■ TASK TO COMPLETE
Below are records; copy every line in them that holds the word "didScroll".

(DATA UNDER STUDY begins)

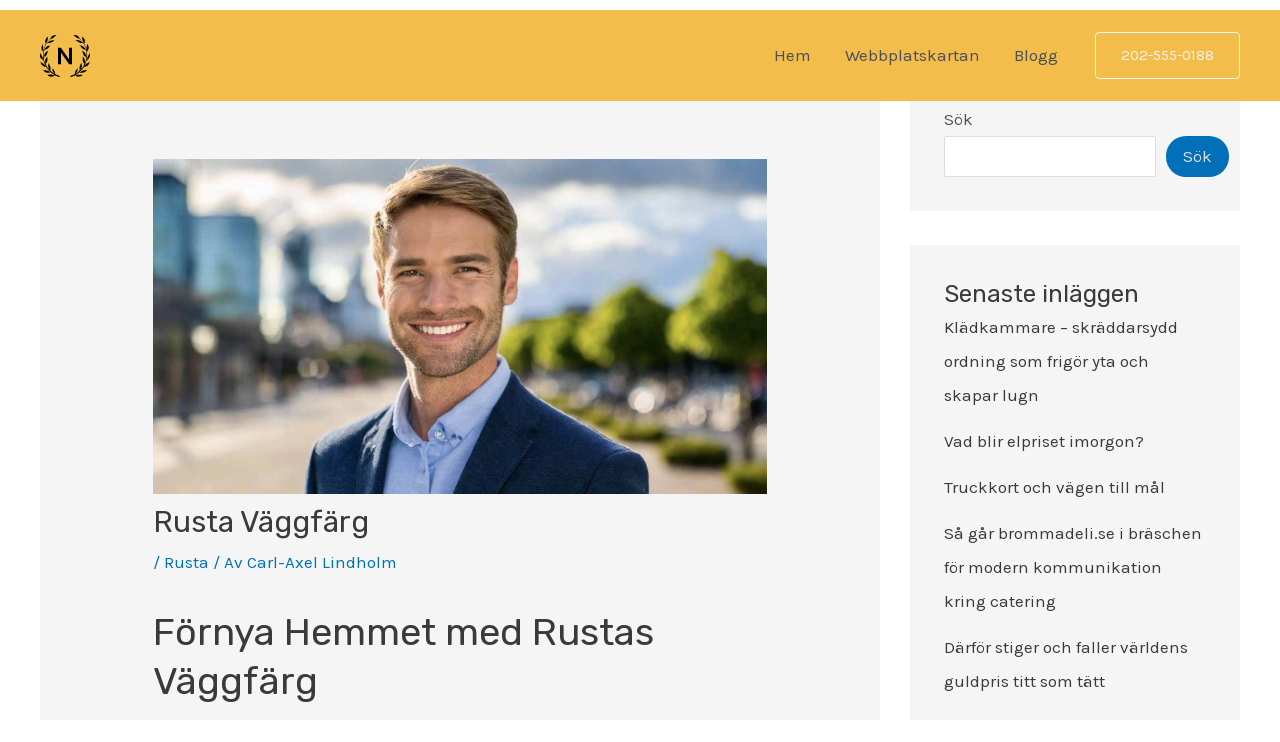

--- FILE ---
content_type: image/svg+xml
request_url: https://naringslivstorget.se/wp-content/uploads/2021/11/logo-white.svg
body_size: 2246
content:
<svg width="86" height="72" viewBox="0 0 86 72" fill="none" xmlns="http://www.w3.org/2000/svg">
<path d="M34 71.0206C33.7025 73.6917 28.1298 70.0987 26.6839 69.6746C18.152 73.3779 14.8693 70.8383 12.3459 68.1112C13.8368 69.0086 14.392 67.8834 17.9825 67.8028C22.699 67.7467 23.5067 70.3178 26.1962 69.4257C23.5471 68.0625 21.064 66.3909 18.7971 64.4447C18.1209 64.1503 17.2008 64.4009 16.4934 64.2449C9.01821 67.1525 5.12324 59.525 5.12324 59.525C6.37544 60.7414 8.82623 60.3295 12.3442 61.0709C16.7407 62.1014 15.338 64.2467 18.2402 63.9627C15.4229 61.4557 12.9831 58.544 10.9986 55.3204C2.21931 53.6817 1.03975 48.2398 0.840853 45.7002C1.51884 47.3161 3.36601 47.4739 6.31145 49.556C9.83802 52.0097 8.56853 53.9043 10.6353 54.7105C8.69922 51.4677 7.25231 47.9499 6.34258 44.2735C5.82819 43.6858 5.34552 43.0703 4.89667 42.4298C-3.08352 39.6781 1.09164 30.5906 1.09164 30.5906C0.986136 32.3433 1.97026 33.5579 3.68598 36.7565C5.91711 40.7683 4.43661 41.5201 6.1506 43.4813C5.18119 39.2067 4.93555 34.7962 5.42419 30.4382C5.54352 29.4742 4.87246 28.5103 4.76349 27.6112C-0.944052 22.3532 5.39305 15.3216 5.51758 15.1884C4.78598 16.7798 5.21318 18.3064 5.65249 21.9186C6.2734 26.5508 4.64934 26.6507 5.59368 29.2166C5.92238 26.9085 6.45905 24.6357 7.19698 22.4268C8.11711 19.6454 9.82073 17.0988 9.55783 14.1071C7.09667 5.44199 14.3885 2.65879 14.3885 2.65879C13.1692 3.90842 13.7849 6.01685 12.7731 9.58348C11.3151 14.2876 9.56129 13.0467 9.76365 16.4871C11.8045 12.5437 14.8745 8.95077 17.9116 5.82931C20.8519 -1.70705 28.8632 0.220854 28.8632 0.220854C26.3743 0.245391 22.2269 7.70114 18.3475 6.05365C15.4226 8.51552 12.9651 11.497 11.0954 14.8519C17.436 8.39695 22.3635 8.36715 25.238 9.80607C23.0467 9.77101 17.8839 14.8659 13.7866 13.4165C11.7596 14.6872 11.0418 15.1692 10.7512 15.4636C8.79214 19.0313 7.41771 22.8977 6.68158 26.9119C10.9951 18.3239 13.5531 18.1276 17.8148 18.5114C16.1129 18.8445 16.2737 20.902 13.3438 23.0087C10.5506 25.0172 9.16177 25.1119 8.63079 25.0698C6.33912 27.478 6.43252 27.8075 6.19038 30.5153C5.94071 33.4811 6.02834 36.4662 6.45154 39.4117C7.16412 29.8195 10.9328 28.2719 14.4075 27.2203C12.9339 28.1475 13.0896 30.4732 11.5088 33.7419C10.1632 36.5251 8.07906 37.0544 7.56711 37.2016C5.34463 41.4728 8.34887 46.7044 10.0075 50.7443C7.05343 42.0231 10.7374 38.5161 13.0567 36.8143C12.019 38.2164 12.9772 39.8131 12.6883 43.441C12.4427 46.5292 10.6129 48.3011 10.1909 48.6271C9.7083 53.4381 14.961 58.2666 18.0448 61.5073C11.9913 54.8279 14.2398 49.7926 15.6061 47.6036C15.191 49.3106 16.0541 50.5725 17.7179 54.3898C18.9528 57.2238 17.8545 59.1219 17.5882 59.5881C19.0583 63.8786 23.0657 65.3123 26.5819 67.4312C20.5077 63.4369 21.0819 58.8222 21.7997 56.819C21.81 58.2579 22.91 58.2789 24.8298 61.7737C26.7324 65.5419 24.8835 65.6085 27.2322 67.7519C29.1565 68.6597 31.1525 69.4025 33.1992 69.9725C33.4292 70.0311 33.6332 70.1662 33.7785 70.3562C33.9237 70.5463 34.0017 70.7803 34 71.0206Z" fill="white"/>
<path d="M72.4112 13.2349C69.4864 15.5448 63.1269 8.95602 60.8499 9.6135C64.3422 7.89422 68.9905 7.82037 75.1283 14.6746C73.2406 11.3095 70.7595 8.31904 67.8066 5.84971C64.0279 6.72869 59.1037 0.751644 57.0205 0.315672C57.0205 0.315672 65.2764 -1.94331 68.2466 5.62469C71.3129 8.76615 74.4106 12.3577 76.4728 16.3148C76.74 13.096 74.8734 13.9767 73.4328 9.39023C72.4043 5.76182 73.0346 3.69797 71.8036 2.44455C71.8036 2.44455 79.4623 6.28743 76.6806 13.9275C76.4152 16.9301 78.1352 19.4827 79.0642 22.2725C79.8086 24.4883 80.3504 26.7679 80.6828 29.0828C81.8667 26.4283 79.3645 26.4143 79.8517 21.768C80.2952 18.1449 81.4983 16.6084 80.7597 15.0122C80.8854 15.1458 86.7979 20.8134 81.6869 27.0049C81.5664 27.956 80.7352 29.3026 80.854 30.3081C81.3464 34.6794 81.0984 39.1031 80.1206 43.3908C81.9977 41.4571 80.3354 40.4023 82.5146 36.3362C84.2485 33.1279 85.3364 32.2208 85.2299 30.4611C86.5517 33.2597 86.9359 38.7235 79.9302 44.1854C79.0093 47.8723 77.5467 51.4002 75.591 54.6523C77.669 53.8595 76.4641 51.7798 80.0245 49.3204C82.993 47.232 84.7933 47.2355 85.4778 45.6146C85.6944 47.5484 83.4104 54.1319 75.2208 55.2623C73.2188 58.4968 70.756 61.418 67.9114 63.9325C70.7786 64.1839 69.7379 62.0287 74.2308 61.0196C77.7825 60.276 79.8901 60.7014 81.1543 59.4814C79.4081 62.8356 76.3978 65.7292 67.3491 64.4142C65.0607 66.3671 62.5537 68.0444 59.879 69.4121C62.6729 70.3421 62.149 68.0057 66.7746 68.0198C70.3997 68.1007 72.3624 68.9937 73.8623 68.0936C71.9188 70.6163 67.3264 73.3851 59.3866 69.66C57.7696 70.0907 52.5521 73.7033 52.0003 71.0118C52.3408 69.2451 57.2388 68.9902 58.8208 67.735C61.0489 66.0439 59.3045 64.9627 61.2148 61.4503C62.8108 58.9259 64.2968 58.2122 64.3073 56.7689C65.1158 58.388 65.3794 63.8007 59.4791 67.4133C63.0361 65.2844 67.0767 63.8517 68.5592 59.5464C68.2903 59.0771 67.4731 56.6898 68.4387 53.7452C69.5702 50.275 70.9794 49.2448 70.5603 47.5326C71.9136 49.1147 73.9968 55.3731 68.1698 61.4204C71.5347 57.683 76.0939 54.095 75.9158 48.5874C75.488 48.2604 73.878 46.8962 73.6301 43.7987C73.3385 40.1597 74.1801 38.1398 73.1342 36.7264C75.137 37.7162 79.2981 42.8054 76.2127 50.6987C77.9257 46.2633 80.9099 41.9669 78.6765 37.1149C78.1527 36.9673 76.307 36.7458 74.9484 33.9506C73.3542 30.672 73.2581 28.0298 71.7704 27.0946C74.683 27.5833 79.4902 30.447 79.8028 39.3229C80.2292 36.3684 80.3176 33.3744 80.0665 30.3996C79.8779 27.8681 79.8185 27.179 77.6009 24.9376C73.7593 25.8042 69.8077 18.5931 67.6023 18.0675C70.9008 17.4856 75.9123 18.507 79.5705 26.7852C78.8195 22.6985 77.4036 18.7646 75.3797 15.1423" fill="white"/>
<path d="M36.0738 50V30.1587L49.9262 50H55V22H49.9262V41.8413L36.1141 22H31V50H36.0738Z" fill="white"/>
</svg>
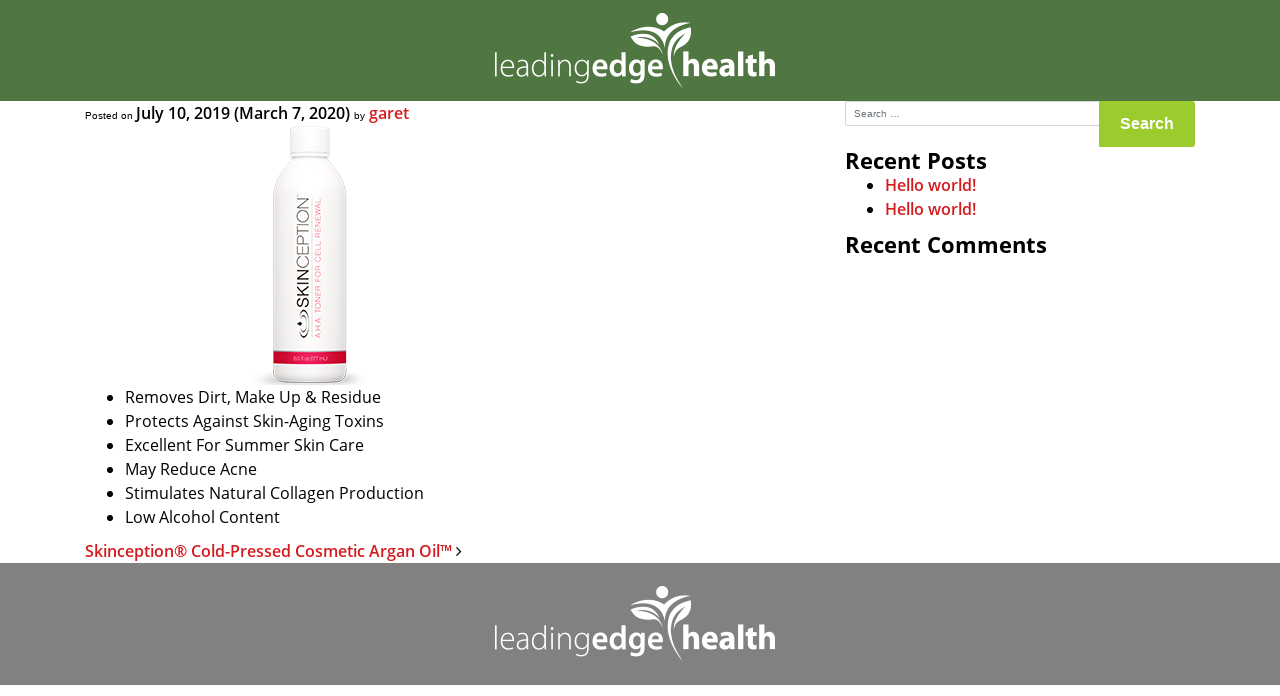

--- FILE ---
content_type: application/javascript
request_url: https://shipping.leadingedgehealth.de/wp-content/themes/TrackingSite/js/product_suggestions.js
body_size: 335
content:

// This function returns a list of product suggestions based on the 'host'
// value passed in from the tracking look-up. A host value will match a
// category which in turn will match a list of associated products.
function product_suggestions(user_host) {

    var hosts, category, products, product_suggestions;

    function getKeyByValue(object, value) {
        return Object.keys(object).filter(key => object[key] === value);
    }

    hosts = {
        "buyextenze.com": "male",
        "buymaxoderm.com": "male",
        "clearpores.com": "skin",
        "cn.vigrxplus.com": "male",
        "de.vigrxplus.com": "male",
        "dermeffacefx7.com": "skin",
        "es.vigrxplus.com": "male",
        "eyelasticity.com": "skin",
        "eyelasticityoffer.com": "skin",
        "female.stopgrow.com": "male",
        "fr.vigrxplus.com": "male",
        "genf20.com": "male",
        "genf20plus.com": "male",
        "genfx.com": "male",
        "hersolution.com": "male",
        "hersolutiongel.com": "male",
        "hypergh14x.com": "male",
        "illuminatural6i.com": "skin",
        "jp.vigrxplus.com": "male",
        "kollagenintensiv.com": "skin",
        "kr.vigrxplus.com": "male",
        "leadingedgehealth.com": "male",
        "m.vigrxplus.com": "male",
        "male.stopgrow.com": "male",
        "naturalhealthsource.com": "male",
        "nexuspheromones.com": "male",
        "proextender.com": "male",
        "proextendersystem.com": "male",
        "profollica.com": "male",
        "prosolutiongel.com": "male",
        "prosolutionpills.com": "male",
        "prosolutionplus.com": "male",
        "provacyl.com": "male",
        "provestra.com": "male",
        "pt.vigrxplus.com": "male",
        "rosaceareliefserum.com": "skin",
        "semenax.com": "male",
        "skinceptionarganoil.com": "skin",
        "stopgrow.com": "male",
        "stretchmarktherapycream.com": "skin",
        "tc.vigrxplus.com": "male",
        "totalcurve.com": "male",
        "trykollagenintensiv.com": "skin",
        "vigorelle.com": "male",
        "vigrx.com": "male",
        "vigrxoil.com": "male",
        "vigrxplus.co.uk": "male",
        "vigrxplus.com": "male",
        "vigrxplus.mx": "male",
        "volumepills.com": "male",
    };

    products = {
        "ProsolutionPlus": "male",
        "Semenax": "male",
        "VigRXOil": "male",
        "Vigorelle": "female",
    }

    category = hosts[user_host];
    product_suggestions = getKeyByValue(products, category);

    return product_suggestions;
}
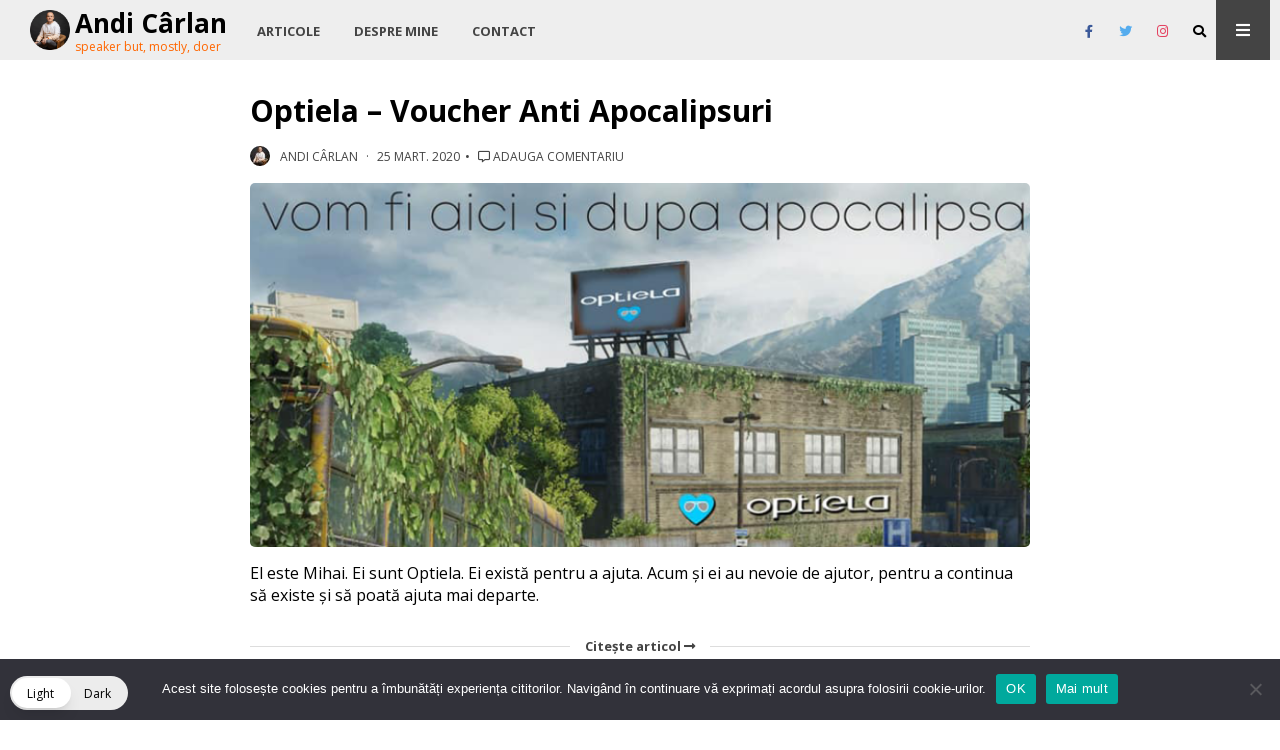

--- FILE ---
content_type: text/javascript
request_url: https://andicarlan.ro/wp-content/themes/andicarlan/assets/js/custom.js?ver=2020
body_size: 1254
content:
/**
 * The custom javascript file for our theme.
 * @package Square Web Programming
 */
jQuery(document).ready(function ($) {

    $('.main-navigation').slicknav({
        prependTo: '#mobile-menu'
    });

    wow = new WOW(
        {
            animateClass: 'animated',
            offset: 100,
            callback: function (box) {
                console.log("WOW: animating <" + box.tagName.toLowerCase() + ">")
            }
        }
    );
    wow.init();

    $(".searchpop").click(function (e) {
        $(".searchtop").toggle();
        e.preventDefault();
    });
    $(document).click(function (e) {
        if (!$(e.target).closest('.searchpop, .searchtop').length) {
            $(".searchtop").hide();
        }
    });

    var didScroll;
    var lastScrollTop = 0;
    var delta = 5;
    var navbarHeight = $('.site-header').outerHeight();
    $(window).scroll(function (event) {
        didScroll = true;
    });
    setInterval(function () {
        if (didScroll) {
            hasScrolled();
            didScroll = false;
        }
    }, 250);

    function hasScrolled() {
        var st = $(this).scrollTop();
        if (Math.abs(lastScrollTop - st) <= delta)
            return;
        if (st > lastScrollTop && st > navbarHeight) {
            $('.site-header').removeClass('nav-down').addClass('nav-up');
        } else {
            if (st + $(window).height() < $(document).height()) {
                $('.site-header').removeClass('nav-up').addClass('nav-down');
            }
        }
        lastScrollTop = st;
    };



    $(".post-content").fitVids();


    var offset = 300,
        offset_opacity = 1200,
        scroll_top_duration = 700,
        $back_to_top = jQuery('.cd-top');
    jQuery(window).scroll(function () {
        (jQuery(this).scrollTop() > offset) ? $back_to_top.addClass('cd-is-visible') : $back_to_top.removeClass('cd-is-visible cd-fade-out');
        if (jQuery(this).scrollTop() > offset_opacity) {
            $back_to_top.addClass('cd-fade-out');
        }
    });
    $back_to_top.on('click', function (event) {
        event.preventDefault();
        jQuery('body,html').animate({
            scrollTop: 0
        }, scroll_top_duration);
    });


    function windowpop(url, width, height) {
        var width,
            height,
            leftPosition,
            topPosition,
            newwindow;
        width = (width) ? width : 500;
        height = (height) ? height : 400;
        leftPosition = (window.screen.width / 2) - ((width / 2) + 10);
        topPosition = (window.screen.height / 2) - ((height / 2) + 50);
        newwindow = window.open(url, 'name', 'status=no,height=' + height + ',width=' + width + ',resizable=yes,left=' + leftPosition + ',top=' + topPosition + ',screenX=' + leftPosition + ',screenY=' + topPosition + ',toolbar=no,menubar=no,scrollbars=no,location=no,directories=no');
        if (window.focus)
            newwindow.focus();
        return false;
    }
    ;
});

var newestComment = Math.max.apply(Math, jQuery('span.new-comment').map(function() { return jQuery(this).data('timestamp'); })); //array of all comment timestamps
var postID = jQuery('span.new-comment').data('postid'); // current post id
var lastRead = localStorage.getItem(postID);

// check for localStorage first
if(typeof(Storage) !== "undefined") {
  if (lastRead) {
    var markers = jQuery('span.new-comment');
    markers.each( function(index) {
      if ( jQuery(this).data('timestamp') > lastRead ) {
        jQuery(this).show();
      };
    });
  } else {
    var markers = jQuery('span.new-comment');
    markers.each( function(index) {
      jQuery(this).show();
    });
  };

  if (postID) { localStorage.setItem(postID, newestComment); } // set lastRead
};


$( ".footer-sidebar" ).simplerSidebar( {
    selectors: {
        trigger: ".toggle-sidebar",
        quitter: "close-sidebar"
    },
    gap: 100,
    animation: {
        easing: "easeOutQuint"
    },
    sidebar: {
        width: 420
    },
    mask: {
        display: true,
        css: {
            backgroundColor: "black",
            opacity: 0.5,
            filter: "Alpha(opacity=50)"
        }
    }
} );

(DATA UNDER STUDY ends)

■ WRITTEN ANSWER
    var didScroll;
        didScroll = true;
        if (didScroll) {
            didScroll = false;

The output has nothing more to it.